Susanne Bächer berichtete der Gruppe, was derzeit konkret getan wird von Seiten der Stadt. Neben dem Programm „Soziale Stadt“ und seinen Umsetzungs-Schritten ging es auch um die Tübinger Konzeption „Fairer Wohnen“. Chris Kühn ist Sprecher für Bau- und Wohnungspolitik der Grünen im Bundestag. Er verspricht sich einiges: „Waldhäuser Ost wird durch das Programm ‚Soziale Stadt‘ stark profitieren. Hier wird eben nicht nur das Bauen gefördert. Dank der Quartiersarbeit geht es auch um die Menschen und das Zusammenleben. Ich bin froh, dass Tübingen jetzt das Programm ‚Soziale Stadt‘ umsetzt. Waldhäuser Ost ist dafür der passende Ort.“

Mir persönlich ist wichtig, dass wir dort Kinder- und Familienzentren etablieren, für die das Land auch gute Unterstützungsmöglichkeiten bietet. Denn so ein Kinder- und Familienzentrum ist viel mehr als eine reine Kindertagesbetreuung. Dort können wir auch Beratung, Bildung und Begleitung anbieten. Ein solches Zentrum ist ein Raum für Begegnungen. Deswegen kann es die Lebensqualität ganzer Familien verbessern.

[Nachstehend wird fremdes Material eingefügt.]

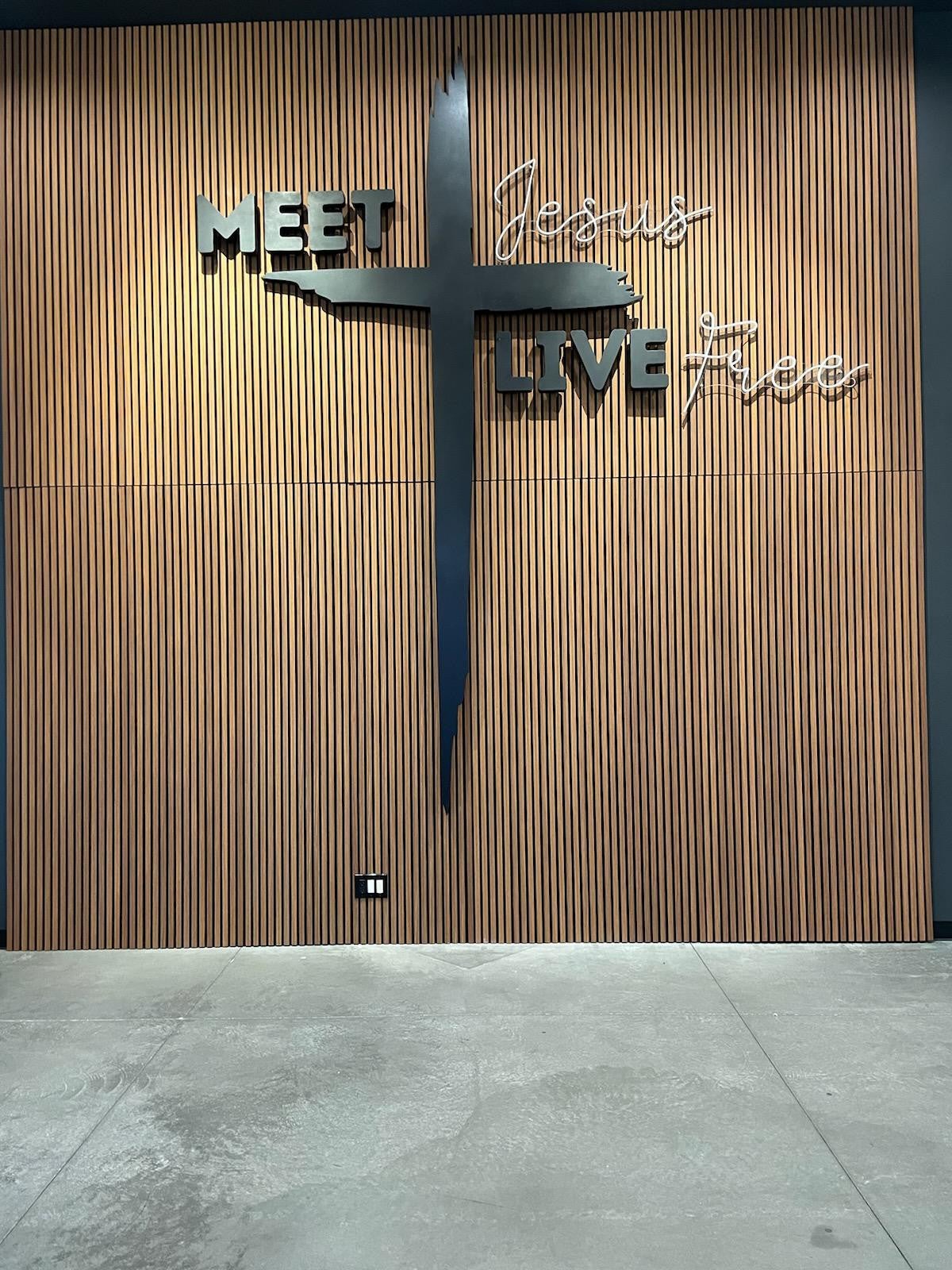 Project Management • LED/Neon Signs • Wayfinding and Directional Signage • Room Signs • Heber, Utah • Religious Groups • MVF Church - Heber
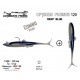 Combo Pack - Leurre Souple Armé Finesse - OPTIMUS FINESSE 120 Deep Blue - Autoboats Fishing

Alle waren sich einig: Wenn WHO weiterentwickelt wird, soll dabei auch der Klimaschutz eine bedeutende Rolle spielen. Wichtig war uns außerdem, dass das Beteiligungsverfahren für die Bürger gut umgesetzt wird, dass es möglichst breit in der Gesellschaft verankert und transparent gestaltet werden soll. Viele Akteure und Themen sollen mit an den Tisch: Genossenschaften, Regionalstadtbahn, GWG, Schulentwicklung und Stadtentwicklung.